I’d figured as much. There wasn’t one chance in a thousand the deaths were unconnected, though it was good to have official confirmation.
“You pick up any other connections to Tara?” Guiscard piped in belatedly.
“No, the sample I had from her was too decayed.” She shook her head, angry again. “I might have had more luck if you’d had the balls to pick up a piece of her, instead of leaving it to rot in the ground.”
We don’t make a big deal out of it, but the best thing for a scryer isn’t hair, it’s flesh—doesn’t have to be a lot, just a taste. The good ones insist on it, and back when I wore the ice, I made sure to deliver whenever possible. The little finger, sometimes an ear if we don’t expect the newly deceased to get an open casket. I had no doubt if I searched the scryer’s meticulously cataloged shelves I’d find jar after jar of pickled meat, short sprouts of sinew floating in brine.
This last insult managed to nerve Guiscard into a response. “What was I to do, Marieke—slip in with a pair of garden shears before the public funeral?”
The Ice Bitch’s eyes narrowed down to dark slits, and she ripped the sheet off the corpse, letting it flutter to the ground. Below it, the child lay in stiff repose, her mouth and eyes shut, her body white as salt save the dark tufts of her private hair. “I’m sure she appreciates your willingness to uphold decorum,” Marieke said, ferocious without being animated, “as will the next one, I don’t doubt.”
Guiscard looked away. It was hard to do otherwise.

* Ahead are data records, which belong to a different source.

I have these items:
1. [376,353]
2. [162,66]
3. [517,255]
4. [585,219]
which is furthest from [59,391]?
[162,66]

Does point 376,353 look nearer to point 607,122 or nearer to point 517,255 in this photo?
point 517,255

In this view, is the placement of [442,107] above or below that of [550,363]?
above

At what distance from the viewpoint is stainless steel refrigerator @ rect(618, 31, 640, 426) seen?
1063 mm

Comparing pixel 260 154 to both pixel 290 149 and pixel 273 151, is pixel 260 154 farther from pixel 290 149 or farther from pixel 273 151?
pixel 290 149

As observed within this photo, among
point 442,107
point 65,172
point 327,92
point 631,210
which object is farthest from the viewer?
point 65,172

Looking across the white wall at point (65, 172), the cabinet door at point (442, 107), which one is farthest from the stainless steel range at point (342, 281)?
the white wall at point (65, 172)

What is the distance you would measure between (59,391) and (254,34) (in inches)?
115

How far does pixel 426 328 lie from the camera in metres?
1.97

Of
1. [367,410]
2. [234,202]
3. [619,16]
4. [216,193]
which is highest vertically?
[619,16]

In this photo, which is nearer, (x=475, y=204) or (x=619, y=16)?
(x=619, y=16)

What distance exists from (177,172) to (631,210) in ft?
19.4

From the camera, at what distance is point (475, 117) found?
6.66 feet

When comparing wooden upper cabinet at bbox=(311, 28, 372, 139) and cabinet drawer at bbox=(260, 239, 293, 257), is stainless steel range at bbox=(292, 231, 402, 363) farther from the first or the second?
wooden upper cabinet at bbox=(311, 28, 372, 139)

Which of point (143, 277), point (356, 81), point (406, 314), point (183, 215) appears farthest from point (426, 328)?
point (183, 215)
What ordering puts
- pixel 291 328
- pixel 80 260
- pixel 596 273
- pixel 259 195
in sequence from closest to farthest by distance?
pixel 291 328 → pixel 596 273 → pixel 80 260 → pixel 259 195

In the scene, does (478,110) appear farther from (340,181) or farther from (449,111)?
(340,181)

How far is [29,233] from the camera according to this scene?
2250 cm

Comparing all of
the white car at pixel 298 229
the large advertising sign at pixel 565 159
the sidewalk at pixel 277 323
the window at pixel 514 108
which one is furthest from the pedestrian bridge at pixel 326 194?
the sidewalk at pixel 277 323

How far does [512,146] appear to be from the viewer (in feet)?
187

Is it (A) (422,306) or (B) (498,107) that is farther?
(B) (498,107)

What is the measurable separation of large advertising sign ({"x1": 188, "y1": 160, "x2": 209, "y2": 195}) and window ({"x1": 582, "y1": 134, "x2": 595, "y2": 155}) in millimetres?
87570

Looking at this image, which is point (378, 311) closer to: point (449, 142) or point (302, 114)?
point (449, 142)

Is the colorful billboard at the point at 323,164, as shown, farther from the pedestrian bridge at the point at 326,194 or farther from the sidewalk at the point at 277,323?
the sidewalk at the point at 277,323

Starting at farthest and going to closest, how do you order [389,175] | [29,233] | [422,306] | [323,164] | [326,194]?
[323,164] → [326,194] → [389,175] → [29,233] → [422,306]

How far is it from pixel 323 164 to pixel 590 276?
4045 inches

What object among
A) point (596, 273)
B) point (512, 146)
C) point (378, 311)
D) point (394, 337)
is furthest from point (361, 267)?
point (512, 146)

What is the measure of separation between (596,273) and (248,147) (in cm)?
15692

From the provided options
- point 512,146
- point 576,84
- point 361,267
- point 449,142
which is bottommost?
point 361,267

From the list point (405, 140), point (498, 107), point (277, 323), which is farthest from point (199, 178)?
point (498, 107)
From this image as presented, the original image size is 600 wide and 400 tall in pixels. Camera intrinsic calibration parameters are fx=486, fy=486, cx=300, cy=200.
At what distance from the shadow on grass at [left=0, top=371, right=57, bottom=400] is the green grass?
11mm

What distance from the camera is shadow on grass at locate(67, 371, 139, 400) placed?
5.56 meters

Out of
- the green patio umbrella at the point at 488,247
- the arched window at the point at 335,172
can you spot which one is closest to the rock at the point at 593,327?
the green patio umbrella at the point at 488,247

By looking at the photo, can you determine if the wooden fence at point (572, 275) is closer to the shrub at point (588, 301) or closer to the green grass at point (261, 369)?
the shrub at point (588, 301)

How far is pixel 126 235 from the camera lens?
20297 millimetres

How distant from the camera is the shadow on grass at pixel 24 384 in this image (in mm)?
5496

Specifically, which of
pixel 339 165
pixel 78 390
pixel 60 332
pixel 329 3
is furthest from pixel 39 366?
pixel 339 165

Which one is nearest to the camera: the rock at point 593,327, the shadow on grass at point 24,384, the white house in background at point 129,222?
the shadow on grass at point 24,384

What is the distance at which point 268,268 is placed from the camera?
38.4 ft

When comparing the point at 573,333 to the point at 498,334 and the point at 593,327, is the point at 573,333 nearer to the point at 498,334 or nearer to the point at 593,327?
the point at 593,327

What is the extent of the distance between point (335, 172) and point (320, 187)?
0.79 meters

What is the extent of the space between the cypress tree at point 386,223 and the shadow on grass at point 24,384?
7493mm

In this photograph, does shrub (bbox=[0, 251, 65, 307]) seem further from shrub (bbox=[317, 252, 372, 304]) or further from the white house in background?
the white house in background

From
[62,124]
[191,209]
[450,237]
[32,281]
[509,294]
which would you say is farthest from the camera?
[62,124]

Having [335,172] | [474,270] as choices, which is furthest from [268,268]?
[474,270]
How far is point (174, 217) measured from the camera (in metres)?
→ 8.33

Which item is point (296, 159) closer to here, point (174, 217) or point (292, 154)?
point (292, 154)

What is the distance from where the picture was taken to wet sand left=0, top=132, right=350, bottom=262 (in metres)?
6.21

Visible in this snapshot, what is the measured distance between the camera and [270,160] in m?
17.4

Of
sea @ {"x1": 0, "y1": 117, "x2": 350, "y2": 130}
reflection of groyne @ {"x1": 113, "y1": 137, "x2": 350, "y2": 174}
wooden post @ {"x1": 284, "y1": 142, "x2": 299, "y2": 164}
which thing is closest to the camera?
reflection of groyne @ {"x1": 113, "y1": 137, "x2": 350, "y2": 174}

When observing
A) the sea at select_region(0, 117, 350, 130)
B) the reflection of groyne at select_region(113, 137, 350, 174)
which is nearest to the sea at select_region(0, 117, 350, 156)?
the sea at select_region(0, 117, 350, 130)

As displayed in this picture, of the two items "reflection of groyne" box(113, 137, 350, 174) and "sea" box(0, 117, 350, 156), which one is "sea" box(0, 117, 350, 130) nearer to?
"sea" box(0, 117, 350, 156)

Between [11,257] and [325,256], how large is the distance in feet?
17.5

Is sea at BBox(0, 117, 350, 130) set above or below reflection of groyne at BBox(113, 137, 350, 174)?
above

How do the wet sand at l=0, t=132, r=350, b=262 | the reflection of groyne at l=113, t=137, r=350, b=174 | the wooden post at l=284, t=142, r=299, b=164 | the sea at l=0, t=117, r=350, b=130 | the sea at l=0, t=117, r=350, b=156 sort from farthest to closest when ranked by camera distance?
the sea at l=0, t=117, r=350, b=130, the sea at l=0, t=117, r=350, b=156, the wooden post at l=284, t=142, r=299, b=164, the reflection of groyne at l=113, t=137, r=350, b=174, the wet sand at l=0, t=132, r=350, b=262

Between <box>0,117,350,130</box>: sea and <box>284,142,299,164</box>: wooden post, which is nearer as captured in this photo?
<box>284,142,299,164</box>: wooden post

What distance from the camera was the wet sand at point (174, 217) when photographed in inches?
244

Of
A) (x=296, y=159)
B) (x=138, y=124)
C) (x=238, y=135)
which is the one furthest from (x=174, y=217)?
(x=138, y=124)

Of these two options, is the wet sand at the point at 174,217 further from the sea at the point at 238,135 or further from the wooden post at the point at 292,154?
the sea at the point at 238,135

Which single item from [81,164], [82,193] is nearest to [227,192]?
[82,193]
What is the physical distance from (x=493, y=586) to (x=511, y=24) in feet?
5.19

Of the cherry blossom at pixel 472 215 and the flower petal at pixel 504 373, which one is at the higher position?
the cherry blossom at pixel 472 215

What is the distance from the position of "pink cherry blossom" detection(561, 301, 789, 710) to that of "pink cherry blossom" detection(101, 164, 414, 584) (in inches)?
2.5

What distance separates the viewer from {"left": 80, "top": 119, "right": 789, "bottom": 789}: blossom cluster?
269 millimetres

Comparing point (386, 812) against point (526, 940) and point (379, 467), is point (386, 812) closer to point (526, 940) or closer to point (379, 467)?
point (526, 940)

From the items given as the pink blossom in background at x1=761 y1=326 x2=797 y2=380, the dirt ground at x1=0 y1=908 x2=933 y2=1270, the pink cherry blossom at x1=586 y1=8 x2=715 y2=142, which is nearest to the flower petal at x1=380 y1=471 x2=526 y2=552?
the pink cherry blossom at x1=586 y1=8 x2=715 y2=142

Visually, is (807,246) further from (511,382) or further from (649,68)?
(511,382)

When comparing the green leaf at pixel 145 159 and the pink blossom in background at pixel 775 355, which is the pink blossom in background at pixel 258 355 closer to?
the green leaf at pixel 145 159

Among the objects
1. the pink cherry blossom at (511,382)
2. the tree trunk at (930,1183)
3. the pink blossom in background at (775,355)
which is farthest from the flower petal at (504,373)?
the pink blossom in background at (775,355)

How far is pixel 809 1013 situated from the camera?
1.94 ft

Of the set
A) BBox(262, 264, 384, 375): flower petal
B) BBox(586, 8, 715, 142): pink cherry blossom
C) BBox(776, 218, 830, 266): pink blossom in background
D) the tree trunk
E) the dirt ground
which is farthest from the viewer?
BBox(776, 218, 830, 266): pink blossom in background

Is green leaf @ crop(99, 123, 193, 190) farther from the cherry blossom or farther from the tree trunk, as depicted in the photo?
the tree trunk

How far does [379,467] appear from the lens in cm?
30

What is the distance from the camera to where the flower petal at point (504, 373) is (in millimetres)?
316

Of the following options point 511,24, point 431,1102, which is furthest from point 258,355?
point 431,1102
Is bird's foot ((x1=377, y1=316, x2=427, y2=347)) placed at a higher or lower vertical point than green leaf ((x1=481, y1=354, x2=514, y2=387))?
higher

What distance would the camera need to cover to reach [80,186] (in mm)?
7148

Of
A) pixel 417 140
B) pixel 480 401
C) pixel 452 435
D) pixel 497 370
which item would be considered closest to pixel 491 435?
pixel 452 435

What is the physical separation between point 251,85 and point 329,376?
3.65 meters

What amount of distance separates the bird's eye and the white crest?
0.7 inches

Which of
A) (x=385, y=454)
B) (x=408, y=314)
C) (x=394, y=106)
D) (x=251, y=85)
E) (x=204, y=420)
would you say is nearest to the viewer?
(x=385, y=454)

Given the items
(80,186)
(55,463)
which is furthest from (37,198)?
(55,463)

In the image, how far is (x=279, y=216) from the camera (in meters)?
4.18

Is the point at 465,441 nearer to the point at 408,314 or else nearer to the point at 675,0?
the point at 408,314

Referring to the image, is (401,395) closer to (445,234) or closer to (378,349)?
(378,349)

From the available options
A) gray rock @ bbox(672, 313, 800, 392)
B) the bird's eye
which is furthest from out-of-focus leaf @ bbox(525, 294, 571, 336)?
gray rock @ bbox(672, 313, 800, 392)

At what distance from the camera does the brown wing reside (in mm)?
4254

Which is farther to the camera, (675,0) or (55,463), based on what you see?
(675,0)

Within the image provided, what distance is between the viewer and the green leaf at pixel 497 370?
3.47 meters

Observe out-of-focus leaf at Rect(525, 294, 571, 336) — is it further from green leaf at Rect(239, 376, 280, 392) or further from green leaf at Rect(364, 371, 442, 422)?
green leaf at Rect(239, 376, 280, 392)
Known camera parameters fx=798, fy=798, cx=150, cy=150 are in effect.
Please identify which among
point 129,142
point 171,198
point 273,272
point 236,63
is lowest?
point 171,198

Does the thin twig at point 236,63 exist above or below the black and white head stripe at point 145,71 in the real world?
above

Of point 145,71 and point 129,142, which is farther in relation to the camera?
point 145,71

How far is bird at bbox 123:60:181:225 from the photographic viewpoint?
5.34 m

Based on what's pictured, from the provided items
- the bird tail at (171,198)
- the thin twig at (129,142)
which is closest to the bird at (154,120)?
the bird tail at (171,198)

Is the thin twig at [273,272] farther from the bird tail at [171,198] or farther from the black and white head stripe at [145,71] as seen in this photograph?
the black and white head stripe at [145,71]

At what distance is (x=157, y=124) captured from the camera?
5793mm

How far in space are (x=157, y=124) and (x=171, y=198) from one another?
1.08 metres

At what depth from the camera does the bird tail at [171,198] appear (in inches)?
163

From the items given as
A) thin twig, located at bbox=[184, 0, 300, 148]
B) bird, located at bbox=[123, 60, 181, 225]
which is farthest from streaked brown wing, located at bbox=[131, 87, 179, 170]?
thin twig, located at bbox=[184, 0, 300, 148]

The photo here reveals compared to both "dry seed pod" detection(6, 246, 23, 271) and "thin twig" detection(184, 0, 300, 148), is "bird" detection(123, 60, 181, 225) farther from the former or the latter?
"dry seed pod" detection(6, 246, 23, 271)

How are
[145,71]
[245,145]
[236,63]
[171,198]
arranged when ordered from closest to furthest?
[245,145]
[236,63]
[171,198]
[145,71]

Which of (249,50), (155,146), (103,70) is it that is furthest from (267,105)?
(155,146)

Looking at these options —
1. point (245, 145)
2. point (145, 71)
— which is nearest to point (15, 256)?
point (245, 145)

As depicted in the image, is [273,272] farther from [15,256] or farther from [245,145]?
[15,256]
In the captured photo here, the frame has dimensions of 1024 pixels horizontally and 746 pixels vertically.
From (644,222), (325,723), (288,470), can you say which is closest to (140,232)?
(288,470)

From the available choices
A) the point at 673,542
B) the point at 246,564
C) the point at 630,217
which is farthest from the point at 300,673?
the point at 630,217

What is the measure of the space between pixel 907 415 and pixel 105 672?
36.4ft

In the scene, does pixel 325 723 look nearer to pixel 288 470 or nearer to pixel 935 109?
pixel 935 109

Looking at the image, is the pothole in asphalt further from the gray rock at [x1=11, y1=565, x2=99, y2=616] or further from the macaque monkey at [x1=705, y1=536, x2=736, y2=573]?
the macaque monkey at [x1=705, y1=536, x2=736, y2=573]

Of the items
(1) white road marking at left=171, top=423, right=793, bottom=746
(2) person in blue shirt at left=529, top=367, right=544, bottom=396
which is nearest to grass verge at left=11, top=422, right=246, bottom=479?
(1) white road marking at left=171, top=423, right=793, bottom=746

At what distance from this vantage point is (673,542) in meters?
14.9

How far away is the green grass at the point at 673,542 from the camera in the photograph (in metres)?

“You said you didn’t have much to tell us,” I began, after I thought enough time had passed. “What were you leaving out?”
It was a thoroughly innocuous statement, but she took a moment to work it around in her head, examine it from all angles, making sure there was nothing she could take offense over, no unintended insults to catch on and toss back. “Like I said, I didn’t flash anything off the body, and the scryings I’ve performed have come up useless. But there is something odd, something I haven’t seen before.”
She fell silent, and I figured it was best to let her take her time rather than risk a tongue-lashing by speeding her along. “There’s a …” She paused again, trying to fit her thoughts into a language that hadn’t developed terms to accommodate the full range of her senses. “An aura, a sort of glow that animates the body. We can read it, follow it sometimes, track it backward from the spot of death, see it on things the deceased lived around or cared for.”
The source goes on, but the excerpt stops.